Stored data

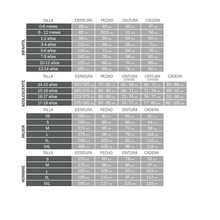 Cargar imagen en el visor de la galería, Disfraz Ninja Kombat Mujer Adulto para Carnaval Fiesta Teatro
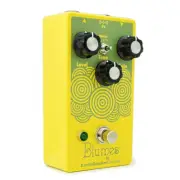 EarthQuaker Devices - Blumes - Bass Overdrive - Low Signal Shredder - Electri...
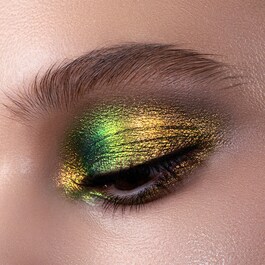Chromium Liquid Eyeshadow - Fard de pleoape lichid multichrome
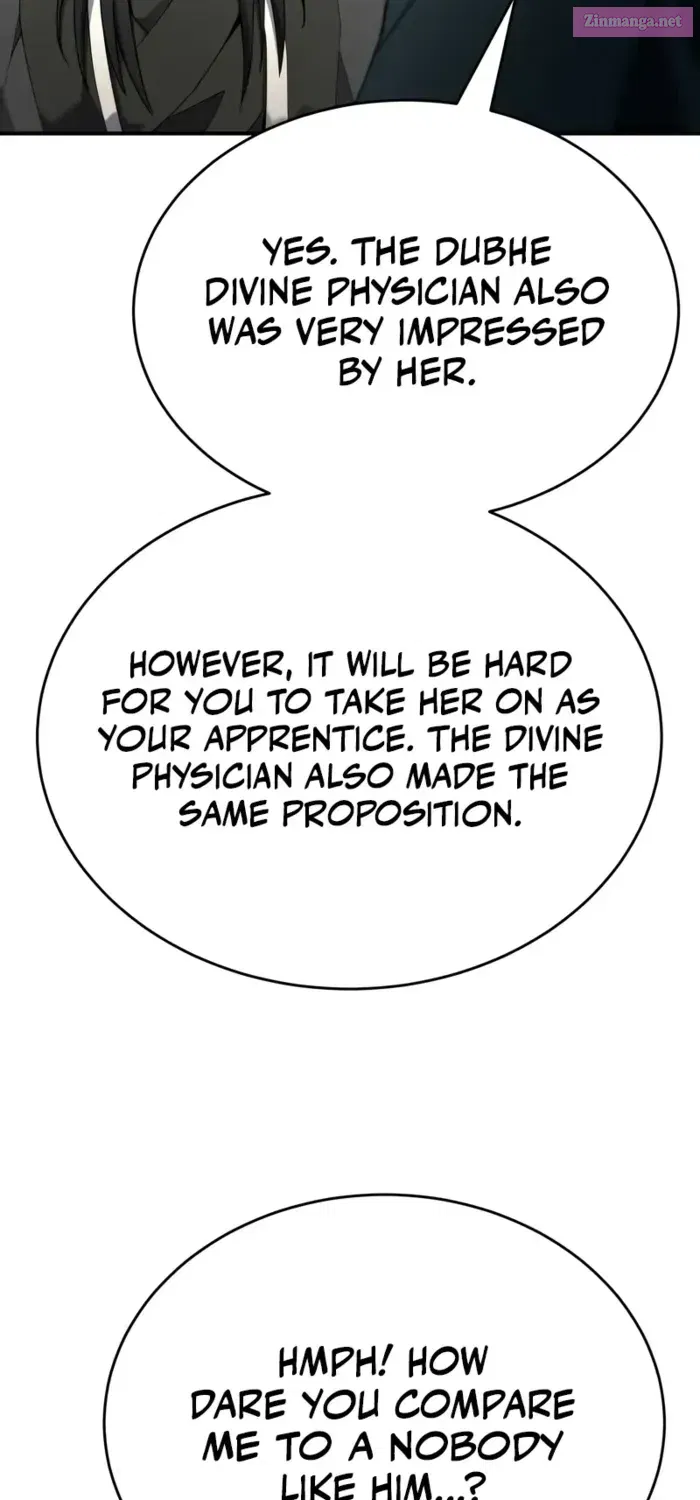 The Heavenly Demon Wants a Quiet Life Zinmanga X Chapter 17 Page 73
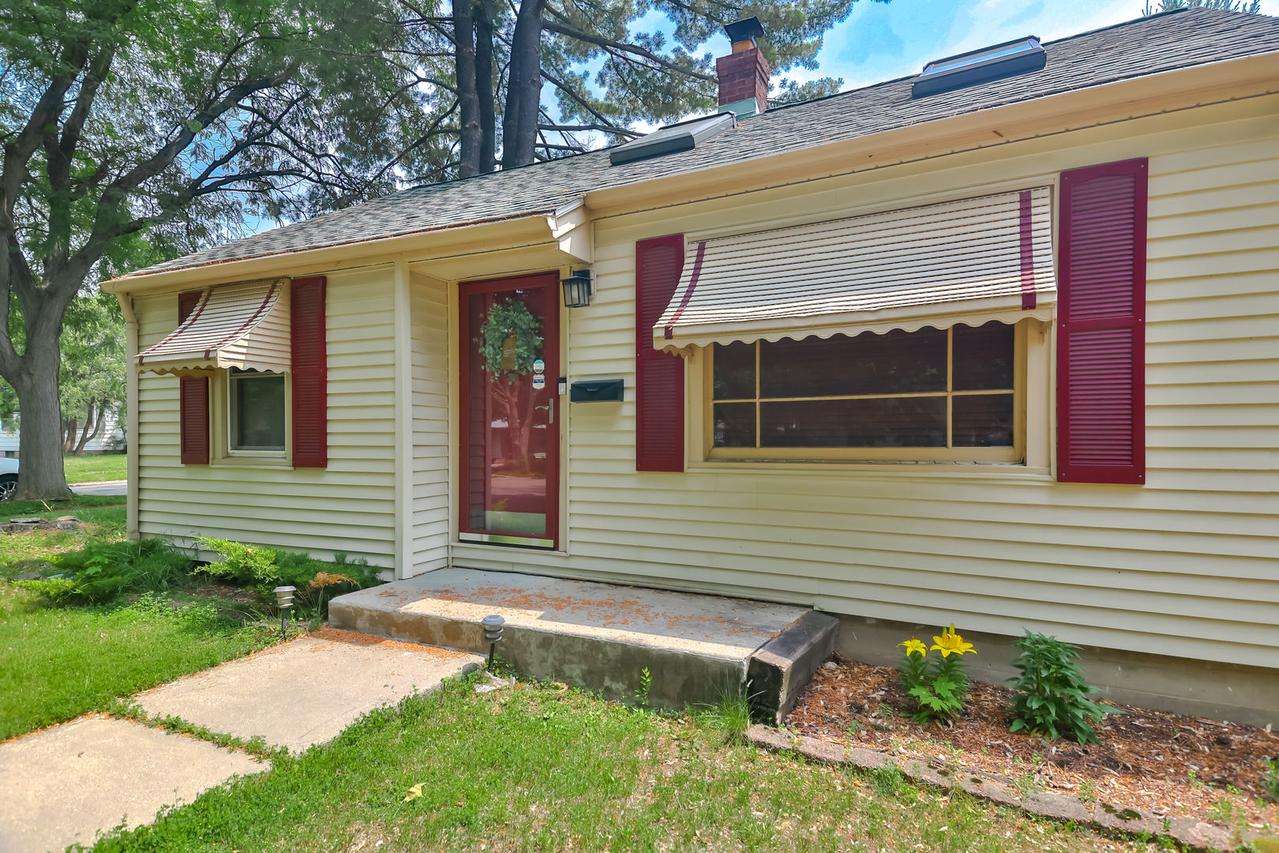 2928 Garfield Dr., Rockford, IL 61101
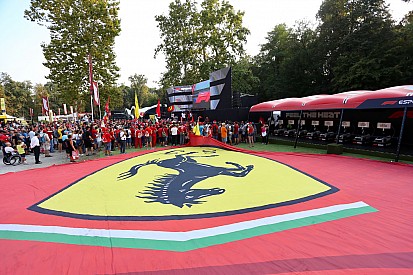 Ferrari'nin yeni CEO'su F1'i bırakma tehditlerinde geri adım attı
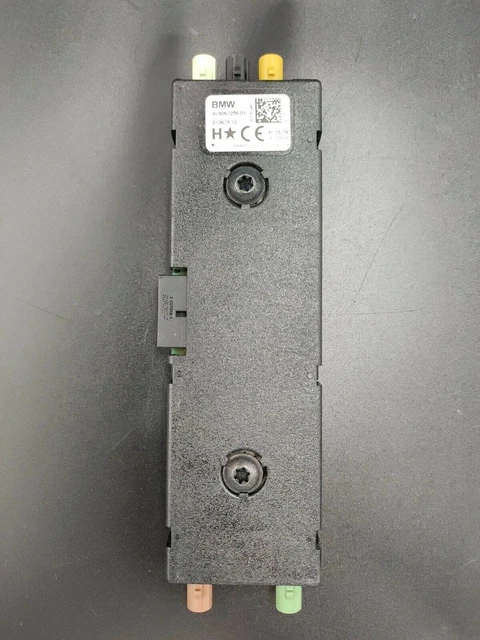 Nuovo + Originale BMW 3 ´ F34 4 ´ F36 Antenna Modulo Amplificatore Controllo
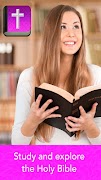 Study Bible offline Screenshot 5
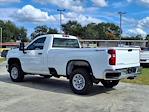 New 2026 Chevrolet Silverado 2500 Work Truck Regular Cab 4WD Pickup for sale #T1093 - photo 20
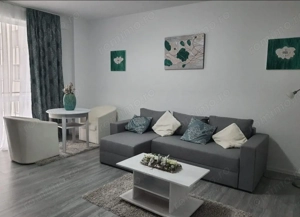 Apartament 3 camere, etaj 7 - zona Ampoi 3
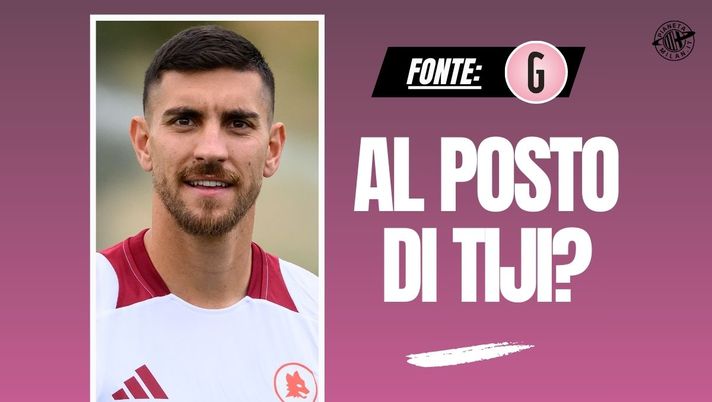 Calciomercato Milan, occhio a Pellegrini. Se Reijnders se ne va ...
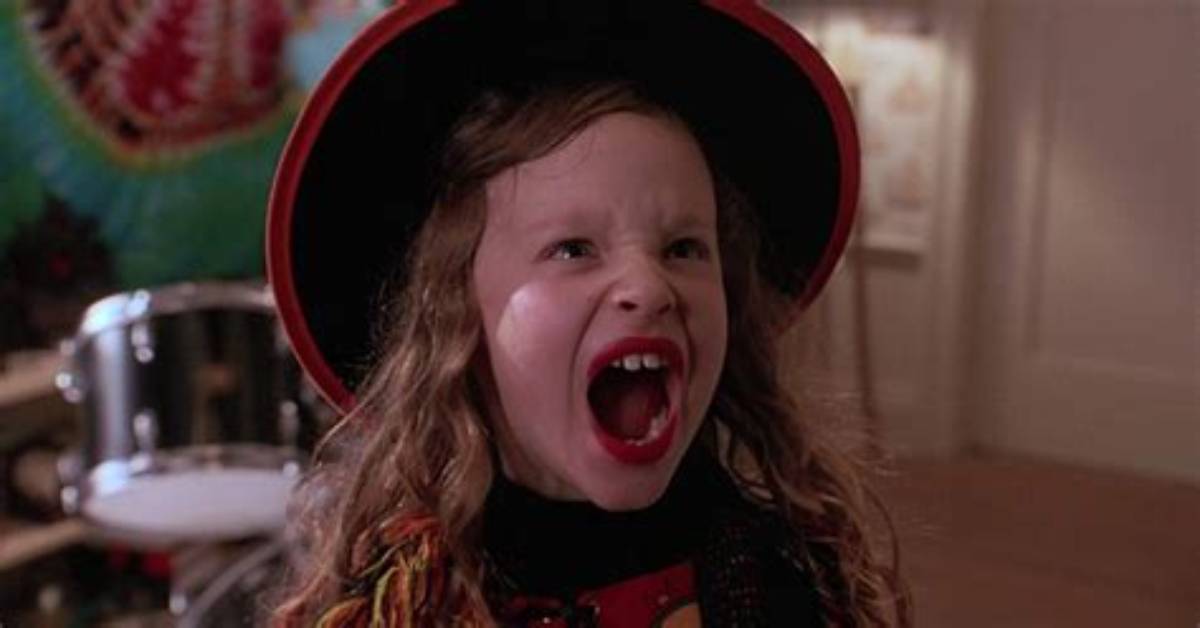Remember the Little Girl from 'Hocus Pocus'? Here's What She's up to Today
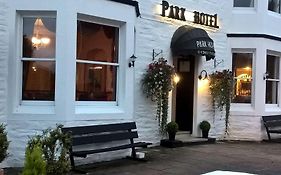 The Park Hotel
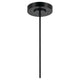 Riven 33" LED 12-Light Chandelier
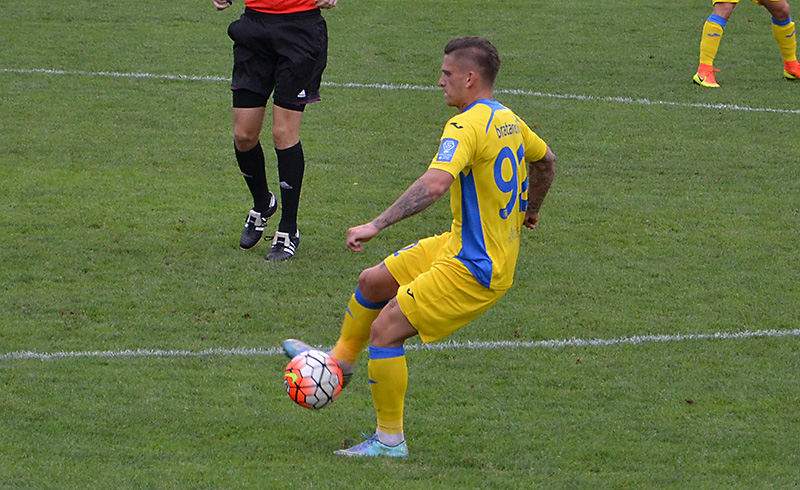 Elvis bratanović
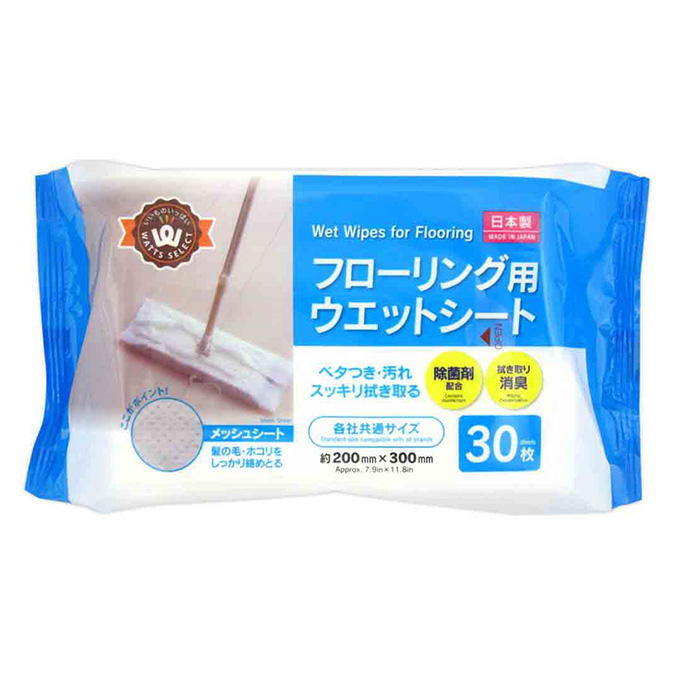 【まとめ買い】PB.フローリング用ウエットシート 30枚 0915/078098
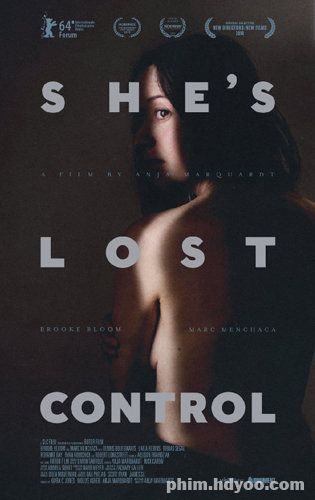 Mất Tự Chủ - Shes Lost Control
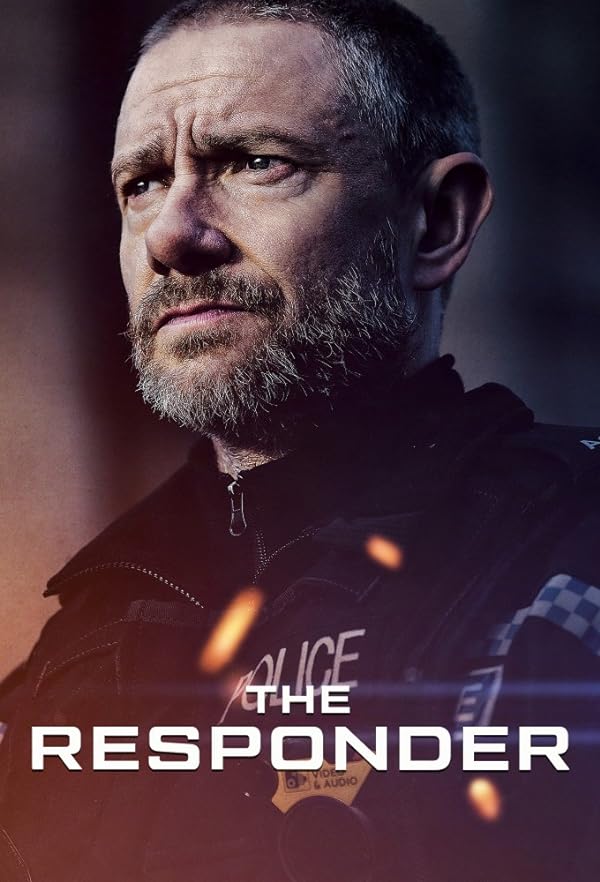 سریال The Responder | امدادگر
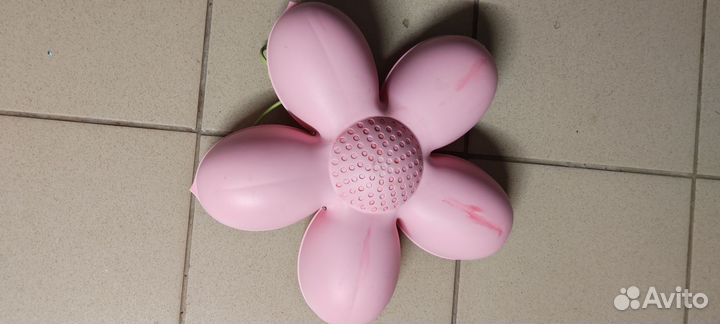 Ночник детский IKEA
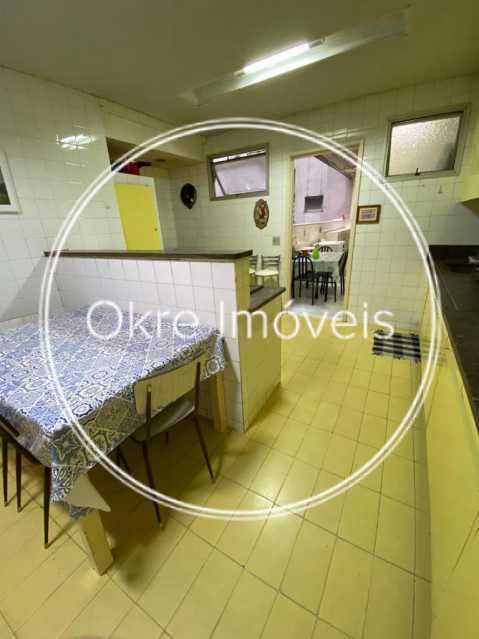 Conheça 41 do imóvel - Apartamento 3 quartos à venda Flamengo, Rio de Janeiro - R$ 2.990.000 - FLAP30207 - 34 41 - 34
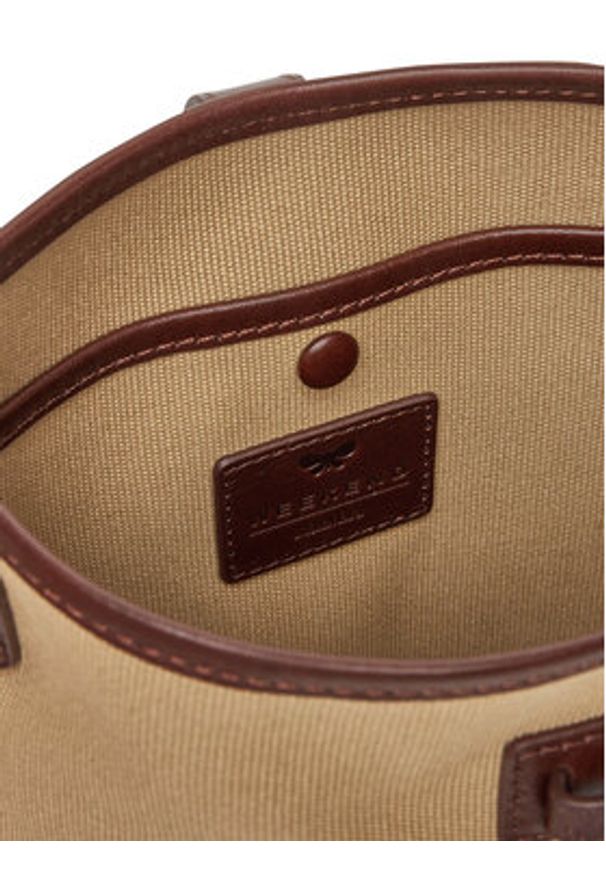 Weekend Max Mara Torebka Vasaio 2515511045650 Beżowy. Kolor: beżowy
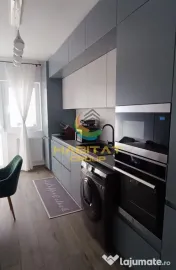 Apartament 3 Camere 108mp Parcare Inclusa Zona Metalurgiei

§ **What you will do**
Write out the caption text of every record exactly as it appears, one line per record, leaving out the pictures themselves.

§ **Exercise output**
 Cargar imagen en el visor de la galería, Disfraz Ninja Kombat Mujer Adulto para Carnaval Fiesta Teatro
 EarthQuaker Devices - Blumes - Bass Overdrive - Low Signal Shredder - Electri...
Chromium Liquid Eyeshadow - Fard de pleoape lichid multichrome
 The Heavenly Demon Wants a Quiet Life Zinmanga X Chapter 17 Page 73
 2928 Garfield Dr., Rockford, IL 61101
 Ferrari'nin yeni CEO'su F1'i bırakma tehditlerinde geri adım attı
 Nuovo + Originale BMW 3 ´ F34 4 ´ F36 Antenna Modulo Amplificatore Controllo
 Study Bible offline Screenshot 5
 New 2026 Chevrolet Silverado 2500 Work Truck Regular Cab 4WD Pickup for sale #T1093 - photo 20
 Apartament 3 camere, etaj 7 - zona Ampoi 3
 Calciomercato Milan, occhio a Pellegrini. Se Reijnders se ne va ...
Remember the Little Girl from 'Hocus Pocus'? Here's What She's up to Today
 The Park Hotel
 Riven 33" LED 12-Light Chandelier
 Elvis bratanović
 【まとめ買い】PB.フローリング用ウエットシート 30枚 0915/078098
 Mất Tự Chủ - Shes Lost Control
 سریال The Responder | امدادگر
 Ночник детский IKEA
 Conheça 41 do imóvel - Apartamento 3 quartos à venda Flamengo, Rio de Janeiro - R$ 2.990.000 - FLAP30207 - 34 41 - 34
 Weekend Max Mara Torebka Vasaio 2515511045650 Beżowy. Kolor: beżowy
 Apartament 3 Camere 108mp Parcare Inclusa Zona Metalurgiei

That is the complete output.